■ Page:
Table 2 Turkish suffixes, their English translation equivalents, and their meanings

Once the stems were combined with potential endings, the affixed and nonaffixed Turkish nonwords were matched on positional specific bigram frequency (suffixed nonwords: M = 4,709, SD = 2,933; nonsuffixed nonwords: M = 4,022, SD = 1,966).

Stems in the unrelated condition (e.g., tuş) were selected such that they closely matched the stem in the related condition (e.g., buz) on length, word frequency, bigram frequency, number of phonemes, number of syllables, orthographic neighbourhood, and OLD20. Half of the unrelated stems were combined with affixes, the other half with nonaffixes, thus mirroring the experimental design used for related nonwords.

For the purposes of the lexical decision task, 90 nonword filler stimuli were created by changing one to two letters in real English words (e.g., end–enp). Real word and nonword targets were matched on length and bigram token frequencies. They were not matched on the orthographic neighbourhood size or positional specific bigram frequencies, however, due to the need to control for the other experimental factors. Their Turkish primes were constructed by combining a new set of Turkish nonwords that were constructed by changing one to two letters in real Turkish words (e.g., yut [swallow]–kuf) with the same affixes and nonaffixes as for the experimental words. Three experimental lists were created using a Latin square design, each list containing only one of the prime-target pairs to ensure each participant responded to each target only once.

English L2 target words were preceded by three different types of complex L1 Turkish nonword primes (see Table 3 for characteristics): affixed L1 nonwords (e.g., buzca [iceish], nonaffixed L1 nonwords (e.g., buznak [iceald]), and unrelated L1 nonwords (e.g., tuşku [keyment]).

Table 3 Mean item characteristics (SDs)

Procedure

Participants were tested online using the Gorilla platform (https://gorilla.sc). Each trial consisted of a 500-ms fixation cross, 500-ms forward mask of hash keys, followed by a 200-ms prime in lowercase, then the uppercase target. The target remained on screen until the response was made or until 3 seconds elapsed. Participants were instructed to respond as quickly and accurately as possible. After the lexical decision task, participants also responded to a short version of LEAP-Q (Marian et al., 2007) to ensure that participants are late bilinguals who speak Turkish as their L1 and English as their L2, and that they are proficient in their L2.

Analysis

All data and analyses script are available (https://osf.io/snxm5/?view_only=b3115a5d31f0431d89ce955a526407e5). Response time (RT) analysis was conducted on correct trials only. As a criterion for removal of extreme outliers, RT distributions as well as error rates for items and subjects were visually inspected separately for L1 English and L2 English groups. Three participants from each group were removed since their nonword response times or accuracies were two standard deviations above the mean. Individual data points below 250 ms or above 2,000 ms were also removed (L1: 0.4 %; L2: 0.5 % of the total data). Data points whose standardized residuals were greater than 2.5 standard deviations (Baayen, 2008) were removed (L1: 2.8 %; L2: 3.2 %). Table 4 shows mean RTs and error rates (ERs) across conditions for the L1 and L2 speakers of English. The results focused on response times only because the ERs were very low (see Table 4). The significance level is set at 0.05.

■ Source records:
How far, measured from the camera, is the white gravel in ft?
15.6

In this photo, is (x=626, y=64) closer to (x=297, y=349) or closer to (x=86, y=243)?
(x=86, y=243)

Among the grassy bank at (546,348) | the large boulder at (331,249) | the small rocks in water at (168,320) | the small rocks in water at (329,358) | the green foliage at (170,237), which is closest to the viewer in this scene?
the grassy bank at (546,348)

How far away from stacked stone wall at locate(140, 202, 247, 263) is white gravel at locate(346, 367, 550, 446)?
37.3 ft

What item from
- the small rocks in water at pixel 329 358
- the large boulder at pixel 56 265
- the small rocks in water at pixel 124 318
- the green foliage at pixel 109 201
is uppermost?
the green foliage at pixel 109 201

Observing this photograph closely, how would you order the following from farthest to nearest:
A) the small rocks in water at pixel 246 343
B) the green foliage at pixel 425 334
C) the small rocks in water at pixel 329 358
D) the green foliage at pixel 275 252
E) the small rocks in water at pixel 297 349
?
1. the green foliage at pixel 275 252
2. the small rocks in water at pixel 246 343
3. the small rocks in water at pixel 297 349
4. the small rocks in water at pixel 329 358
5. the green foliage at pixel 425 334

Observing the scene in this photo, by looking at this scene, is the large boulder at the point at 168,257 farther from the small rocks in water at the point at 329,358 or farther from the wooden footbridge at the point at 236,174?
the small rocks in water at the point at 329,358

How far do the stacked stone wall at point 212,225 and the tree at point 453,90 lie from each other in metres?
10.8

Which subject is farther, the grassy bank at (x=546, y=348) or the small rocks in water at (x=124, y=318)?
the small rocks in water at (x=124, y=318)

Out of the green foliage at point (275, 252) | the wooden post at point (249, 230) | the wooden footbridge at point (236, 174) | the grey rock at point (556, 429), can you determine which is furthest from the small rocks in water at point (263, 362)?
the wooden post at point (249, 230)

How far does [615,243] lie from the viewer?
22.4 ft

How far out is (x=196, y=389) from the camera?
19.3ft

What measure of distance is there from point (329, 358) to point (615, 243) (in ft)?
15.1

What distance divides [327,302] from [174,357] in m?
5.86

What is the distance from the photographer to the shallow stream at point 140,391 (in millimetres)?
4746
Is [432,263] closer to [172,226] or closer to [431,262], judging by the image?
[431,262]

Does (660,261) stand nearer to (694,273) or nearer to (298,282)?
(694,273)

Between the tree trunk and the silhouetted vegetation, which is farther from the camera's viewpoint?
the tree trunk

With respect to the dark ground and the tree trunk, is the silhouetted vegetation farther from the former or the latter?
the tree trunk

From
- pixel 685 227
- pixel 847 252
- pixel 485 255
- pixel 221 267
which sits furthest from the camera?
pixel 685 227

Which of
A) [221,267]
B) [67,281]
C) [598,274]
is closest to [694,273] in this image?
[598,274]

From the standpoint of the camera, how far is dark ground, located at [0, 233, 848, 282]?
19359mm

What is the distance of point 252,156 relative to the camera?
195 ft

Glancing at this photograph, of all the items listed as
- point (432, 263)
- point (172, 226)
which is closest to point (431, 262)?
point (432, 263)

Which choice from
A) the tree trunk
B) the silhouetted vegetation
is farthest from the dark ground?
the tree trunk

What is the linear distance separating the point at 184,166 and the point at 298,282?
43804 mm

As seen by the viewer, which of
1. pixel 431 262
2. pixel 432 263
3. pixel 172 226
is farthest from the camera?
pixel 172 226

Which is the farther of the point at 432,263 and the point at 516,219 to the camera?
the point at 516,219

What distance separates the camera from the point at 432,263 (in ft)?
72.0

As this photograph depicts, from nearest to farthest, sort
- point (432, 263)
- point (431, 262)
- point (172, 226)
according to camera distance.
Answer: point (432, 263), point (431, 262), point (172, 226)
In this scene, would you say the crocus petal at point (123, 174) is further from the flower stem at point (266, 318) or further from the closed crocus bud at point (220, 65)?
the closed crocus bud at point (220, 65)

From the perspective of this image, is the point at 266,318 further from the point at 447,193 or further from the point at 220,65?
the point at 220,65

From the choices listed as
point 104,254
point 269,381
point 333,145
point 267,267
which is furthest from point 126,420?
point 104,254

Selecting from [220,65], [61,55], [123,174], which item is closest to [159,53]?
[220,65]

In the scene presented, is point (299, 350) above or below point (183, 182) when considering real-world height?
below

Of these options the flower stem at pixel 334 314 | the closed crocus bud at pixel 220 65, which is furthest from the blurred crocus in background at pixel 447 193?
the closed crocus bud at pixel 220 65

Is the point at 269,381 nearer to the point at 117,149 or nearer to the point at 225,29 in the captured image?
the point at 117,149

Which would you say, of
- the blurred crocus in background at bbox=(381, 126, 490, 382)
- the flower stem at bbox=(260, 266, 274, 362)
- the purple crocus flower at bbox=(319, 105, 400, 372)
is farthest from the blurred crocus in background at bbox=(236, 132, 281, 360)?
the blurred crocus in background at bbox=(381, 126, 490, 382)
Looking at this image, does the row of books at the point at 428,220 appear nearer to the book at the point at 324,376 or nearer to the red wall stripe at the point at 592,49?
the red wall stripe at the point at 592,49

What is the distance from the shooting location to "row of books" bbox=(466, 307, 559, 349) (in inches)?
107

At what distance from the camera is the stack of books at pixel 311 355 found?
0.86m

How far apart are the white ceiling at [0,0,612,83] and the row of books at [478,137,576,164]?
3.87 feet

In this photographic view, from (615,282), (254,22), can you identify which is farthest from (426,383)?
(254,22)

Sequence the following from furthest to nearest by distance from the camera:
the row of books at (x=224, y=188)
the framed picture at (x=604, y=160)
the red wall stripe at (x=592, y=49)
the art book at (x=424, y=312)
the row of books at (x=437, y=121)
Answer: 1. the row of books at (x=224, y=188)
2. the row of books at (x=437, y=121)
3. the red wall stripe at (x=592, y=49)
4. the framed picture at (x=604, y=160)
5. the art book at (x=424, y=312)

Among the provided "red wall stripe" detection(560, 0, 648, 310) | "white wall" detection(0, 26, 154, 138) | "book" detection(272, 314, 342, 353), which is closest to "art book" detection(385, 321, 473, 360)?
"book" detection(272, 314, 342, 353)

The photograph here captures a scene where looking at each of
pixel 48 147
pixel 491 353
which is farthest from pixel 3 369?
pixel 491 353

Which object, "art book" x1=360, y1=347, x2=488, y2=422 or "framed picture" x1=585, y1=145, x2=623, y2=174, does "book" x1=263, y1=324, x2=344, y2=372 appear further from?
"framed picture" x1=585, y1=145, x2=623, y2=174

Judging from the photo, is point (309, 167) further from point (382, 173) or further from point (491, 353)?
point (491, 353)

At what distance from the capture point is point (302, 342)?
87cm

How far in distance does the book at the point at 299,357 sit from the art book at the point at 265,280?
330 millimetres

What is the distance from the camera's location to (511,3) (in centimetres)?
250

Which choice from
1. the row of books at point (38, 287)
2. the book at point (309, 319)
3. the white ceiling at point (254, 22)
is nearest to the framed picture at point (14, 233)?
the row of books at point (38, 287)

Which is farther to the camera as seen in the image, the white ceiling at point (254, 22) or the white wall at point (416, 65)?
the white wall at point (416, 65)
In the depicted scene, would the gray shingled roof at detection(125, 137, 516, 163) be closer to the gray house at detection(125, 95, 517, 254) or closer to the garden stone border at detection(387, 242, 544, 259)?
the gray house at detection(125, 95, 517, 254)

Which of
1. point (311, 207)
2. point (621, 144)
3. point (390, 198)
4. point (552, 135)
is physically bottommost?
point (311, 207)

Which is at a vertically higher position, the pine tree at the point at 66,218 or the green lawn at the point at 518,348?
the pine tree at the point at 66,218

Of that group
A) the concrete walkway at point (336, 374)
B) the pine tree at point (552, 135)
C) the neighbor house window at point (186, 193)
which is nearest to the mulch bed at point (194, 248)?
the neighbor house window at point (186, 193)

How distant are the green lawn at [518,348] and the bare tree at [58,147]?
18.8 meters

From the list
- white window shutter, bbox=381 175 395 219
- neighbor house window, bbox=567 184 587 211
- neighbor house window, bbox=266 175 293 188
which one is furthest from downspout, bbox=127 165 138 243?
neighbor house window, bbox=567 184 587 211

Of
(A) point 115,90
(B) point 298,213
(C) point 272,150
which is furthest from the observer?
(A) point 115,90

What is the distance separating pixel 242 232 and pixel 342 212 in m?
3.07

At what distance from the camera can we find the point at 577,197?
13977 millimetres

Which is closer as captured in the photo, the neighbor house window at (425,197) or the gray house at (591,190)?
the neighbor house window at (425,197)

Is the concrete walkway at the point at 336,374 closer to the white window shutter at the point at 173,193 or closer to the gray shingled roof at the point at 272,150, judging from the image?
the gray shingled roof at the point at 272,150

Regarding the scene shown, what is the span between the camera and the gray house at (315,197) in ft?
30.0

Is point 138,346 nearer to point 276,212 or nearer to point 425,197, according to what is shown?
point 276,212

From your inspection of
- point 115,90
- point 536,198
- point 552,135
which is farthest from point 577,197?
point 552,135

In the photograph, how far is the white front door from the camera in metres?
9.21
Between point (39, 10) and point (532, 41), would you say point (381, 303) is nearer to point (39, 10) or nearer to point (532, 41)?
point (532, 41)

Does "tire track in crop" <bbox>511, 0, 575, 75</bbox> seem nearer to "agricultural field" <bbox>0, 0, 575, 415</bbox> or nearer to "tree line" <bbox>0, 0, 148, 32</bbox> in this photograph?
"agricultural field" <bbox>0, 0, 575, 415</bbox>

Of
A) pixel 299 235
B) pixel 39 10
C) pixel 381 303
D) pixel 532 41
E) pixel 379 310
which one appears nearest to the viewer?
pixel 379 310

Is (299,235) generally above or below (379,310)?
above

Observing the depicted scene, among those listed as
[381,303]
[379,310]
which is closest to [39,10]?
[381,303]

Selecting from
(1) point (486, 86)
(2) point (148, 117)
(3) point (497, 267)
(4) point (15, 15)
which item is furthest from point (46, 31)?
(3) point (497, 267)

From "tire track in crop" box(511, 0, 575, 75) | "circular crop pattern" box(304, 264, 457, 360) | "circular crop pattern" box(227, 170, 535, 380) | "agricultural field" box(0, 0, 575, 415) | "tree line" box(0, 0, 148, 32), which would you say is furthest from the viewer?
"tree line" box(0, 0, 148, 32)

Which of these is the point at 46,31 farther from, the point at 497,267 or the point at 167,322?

■ To do:
**a.** Reproduce the methods text starting with "For the purposes" and going on through "target only once.", editing it so that "Latin square design" becomes "counterbalanced design".
**b.** Answer these questions from the methods text:
(i) For how long was the prime shown on each trial?
(ii) How many nonword filler stimuli were created for the lexical decision task?
(iii) What significance level was set for the analysis?
Rely solely on the methods text and not on the items.

■ Expected responses:
**a.**
For the purposes of the lexical decision task, 90 nonword filler stimuli were created by changing one to two letters in real English words (e.g., end–enp). Real word and nonword targets were matched on length and bigram token frequencies. They were not matched on the orthographic neighbourhood size or positional specific bigram frequencies, however, due to the need to control for the other experimental factors. Their Turkish primes were constructed by combining a new set of Turkish nonwords that were constructed by changing one to two letters in real Turkish words (e.g., yut [swallow]–kuf) with the same affixes and nonaffixes as for the experimental words. Three experimental lists were created using a counterbalanced design, each list containing only one of the prime-target pairs to ensure each participant responded to each target only once.

**b.**
(i) 200 ms
(ii) 90
(iii) 0.05